Task goal
Output each line of the material exactly as it stands.
* START Available data *
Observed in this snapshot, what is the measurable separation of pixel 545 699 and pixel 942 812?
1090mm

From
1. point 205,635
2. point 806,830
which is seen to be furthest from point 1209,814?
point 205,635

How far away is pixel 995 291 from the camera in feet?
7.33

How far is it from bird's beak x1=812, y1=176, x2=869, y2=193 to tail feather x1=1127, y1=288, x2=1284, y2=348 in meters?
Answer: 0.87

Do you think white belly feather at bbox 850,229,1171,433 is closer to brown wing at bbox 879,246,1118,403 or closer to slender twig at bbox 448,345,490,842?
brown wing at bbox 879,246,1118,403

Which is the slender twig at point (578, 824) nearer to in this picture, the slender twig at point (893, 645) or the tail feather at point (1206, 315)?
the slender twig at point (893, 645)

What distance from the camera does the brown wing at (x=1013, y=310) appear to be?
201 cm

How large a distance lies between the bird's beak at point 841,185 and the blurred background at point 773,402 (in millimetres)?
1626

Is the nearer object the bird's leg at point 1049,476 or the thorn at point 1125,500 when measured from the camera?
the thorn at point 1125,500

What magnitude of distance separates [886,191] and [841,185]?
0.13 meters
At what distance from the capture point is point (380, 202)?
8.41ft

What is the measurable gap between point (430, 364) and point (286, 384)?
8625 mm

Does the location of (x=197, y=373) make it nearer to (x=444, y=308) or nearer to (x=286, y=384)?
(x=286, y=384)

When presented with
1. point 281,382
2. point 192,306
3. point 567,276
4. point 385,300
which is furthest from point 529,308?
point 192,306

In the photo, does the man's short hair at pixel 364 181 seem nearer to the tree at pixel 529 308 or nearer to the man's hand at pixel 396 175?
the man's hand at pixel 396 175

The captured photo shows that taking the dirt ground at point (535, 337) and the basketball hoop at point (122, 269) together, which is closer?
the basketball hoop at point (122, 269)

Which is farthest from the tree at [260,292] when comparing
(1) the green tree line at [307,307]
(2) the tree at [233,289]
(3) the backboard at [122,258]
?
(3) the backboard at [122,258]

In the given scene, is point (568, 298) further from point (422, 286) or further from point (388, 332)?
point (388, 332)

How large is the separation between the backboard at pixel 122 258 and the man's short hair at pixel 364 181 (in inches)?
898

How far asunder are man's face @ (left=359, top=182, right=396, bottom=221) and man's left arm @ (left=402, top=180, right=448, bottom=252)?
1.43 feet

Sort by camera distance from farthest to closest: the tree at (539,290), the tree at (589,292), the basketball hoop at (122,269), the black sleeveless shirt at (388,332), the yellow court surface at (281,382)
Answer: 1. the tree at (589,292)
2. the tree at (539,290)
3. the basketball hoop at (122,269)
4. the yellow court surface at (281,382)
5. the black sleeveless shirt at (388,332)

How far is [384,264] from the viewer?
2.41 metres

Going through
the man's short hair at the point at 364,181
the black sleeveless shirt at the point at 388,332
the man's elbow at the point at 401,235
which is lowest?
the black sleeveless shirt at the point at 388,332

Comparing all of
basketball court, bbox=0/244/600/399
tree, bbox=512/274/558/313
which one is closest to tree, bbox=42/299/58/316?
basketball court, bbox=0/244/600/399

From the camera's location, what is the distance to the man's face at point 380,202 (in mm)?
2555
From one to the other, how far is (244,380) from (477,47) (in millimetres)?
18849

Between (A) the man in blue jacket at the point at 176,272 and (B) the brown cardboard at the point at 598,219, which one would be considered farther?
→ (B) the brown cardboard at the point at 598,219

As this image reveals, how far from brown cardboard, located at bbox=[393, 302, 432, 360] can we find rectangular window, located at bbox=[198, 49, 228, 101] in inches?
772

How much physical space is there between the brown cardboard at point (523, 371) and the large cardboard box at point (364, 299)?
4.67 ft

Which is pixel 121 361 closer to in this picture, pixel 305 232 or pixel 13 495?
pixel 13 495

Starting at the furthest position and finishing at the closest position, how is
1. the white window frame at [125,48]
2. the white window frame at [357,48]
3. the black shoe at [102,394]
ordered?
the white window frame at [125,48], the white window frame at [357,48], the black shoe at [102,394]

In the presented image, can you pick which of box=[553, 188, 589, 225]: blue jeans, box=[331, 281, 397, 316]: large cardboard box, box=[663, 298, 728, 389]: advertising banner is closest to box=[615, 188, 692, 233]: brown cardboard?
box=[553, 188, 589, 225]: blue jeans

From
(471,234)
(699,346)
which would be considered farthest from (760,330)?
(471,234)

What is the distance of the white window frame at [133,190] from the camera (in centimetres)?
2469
* END Available data *
Written solution
Observed in this snapshot, what is the measurable separation of pixel 545 699 and pixel 942 812?
1090mm

From
1. point 205,635
2. point 806,830
which is seen to be furthest from point 1209,814?
point 205,635

How far away is pixel 995 291 from the camera in feet?
7.33

How far is it from bird's beak x1=812, y1=176, x2=869, y2=193 to tail feather x1=1127, y1=288, x2=1284, y2=348 in meters?
Answer: 0.87

Do you think white belly feather at bbox 850,229,1171,433 is closer to brown wing at bbox 879,246,1118,403 or closer to slender twig at bbox 448,345,490,842?
brown wing at bbox 879,246,1118,403

Which is the slender twig at point (578, 824) nearer to in this picture, the slender twig at point (893, 645) or the tail feather at point (1206, 315)?
the slender twig at point (893, 645)

What distance from the camera does the brown wing at (x=1013, y=310) appear to be?
201 cm

How large a distance lies between the bird's beak at point 841,185 and the blurred background at point 773,402 (in millimetres)?
1626

Is the nearer object the bird's leg at point 1049,476 or the thorn at point 1125,500 when measured from the camera?
the thorn at point 1125,500

What magnitude of distance separates [886,191] and [841,185]?
0.13 meters
At what distance from the capture point is point (380, 202)?
8.41ft

What is the measurable gap between point (430, 364) and point (286, 384)?
8625 mm

Does the location of (x=197, y=373) make it nearer to (x=444, y=308) or nearer to (x=286, y=384)?
(x=286, y=384)

When presented with
1. point 281,382
2. point 192,306
3. point 567,276
4. point 385,300
which is furthest from point 529,308?
point 192,306

In the photo, does the man's short hair at pixel 364 181 seem nearer to the tree at pixel 529 308 or nearer to the man's hand at pixel 396 175?
the man's hand at pixel 396 175

The captured photo shows that taking the dirt ground at point (535, 337) and the basketball hoop at point (122, 269) together, which is closer?
the basketball hoop at point (122, 269)

Which is farthest from the tree at [260,292] when comparing
(1) the green tree line at [307,307]
(2) the tree at [233,289]
(3) the backboard at [122,258]
?
(3) the backboard at [122,258]

In the given scene, is point (568, 298) further from point (422, 286) or further from point (388, 332)?
point (388, 332)

How large is the separation between the backboard at pixel 122 258 and the man's short hair at pixel 364 181 (in inches)?
898

How far asunder are man's face @ (left=359, top=182, right=396, bottom=221) and man's left arm @ (left=402, top=180, right=448, bottom=252)?
1.43 feet

Sort by camera distance from farthest to closest: the tree at (539,290), the tree at (589,292), the basketball hoop at (122,269), the black sleeveless shirt at (388,332), the yellow court surface at (281,382)
Answer: 1. the tree at (589,292)
2. the tree at (539,290)
3. the basketball hoop at (122,269)
4. the yellow court surface at (281,382)
5. the black sleeveless shirt at (388,332)

How far is [384,264] from the viewer?
2.41 metres

Going through
the man's short hair at the point at 364,181
the black sleeveless shirt at the point at 388,332
the man's elbow at the point at 401,235
which is lowest?
the black sleeveless shirt at the point at 388,332

Comparing all of
basketball court, bbox=0/244/600/399
tree, bbox=512/274/558/313
which one is closest to tree, bbox=42/299/58/316?
basketball court, bbox=0/244/600/399

From the camera's location, what is the distance to the man's face at point 380,202 (in mm)?
2555
From one to the other, how far is (244,380) from (477,47) (in millimetres)?
18849

Between (A) the man in blue jacket at the point at 176,272 and (B) the brown cardboard at the point at 598,219, which one would be considered farther?
→ (B) the brown cardboard at the point at 598,219

As this image reveals, how far from brown cardboard, located at bbox=[393, 302, 432, 360] can we find rectangular window, located at bbox=[198, 49, 228, 101] in inches?
772

How much physical space is there between the brown cardboard at point (523, 371) and the large cardboard box at point (364, 299)?
4.67 ft

Which is pixel 121 361 closer to in this picture, pixel 305 232 or pixel 13 495?
pixel 13 495

Starting at the furthest position and finishing at the closest position, how is
1. the white window frame at [125,48]
2. the white window frame at [357,48]
3. the black shoe at [102,394]
ordered?
the white window frame at [125,48], the white window frame at [357,48], the black shoe at [102,394]

In the presented image, can you pick which of box=[553, 188, 589, 225]: blue jeans, box=[331, 281, 397, 316]: large cardboard box, box=[663, 298, 728, 389]: advertising banner is closest to box=[615, 188, 692, 233]: brown cardboard?
box=[553, 188, 589, 225]: blue jeans

From
(471,234)
(699,346)
which would be considered farthest from (760,330)?
(471,234)

What is the distance of the white window frame at [133,190] from the camera (in centimetres)?
2469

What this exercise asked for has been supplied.